(Collected data)
>>>>

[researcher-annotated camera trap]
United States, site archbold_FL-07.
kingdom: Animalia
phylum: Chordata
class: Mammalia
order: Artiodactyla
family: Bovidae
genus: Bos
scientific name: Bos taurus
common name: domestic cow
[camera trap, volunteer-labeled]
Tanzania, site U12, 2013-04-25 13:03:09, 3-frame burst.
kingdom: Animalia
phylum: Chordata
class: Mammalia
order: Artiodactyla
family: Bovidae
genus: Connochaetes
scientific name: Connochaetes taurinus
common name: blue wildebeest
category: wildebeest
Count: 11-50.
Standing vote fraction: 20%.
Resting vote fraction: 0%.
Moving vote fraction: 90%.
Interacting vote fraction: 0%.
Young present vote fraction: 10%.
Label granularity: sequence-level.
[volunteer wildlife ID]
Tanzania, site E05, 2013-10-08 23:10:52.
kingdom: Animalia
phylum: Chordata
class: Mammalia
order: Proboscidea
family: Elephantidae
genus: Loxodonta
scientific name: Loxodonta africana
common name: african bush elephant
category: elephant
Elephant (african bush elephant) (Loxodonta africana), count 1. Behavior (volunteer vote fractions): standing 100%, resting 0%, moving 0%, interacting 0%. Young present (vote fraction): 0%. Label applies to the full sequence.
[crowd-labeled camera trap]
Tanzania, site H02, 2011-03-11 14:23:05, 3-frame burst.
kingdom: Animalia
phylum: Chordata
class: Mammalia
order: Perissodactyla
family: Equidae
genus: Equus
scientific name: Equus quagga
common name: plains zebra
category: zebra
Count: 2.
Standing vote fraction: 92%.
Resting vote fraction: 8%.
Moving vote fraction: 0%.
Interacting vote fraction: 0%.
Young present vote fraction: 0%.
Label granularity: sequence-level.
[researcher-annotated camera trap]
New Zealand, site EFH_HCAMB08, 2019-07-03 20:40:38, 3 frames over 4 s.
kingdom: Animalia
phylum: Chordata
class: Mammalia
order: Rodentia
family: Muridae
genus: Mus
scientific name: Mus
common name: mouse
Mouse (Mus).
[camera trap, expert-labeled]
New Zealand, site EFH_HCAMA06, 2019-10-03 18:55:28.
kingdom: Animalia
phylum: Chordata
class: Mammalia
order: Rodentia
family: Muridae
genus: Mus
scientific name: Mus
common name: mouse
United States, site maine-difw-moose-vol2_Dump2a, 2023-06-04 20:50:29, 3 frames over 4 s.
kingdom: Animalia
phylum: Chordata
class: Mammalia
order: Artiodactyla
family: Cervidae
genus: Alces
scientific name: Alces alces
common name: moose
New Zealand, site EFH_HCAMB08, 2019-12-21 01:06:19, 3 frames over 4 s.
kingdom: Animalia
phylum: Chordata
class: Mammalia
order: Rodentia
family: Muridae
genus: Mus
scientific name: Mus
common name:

<<<<

> Task directions
If a line above includes the string "over", pick it out.

> Expected answer
New Zealand, site EFH_HCAMB08, 2019-07-03 20:40:38, 3 frames over 4 s.
United States, site maine-difw-moose-vol2_Dump2a, 2023-06-04 20:50:29, 3 frames over 4 s.
New Zealand, site EFH_HCAMB08, 2019-12-21 01:06:19, 3 frames over 4 s.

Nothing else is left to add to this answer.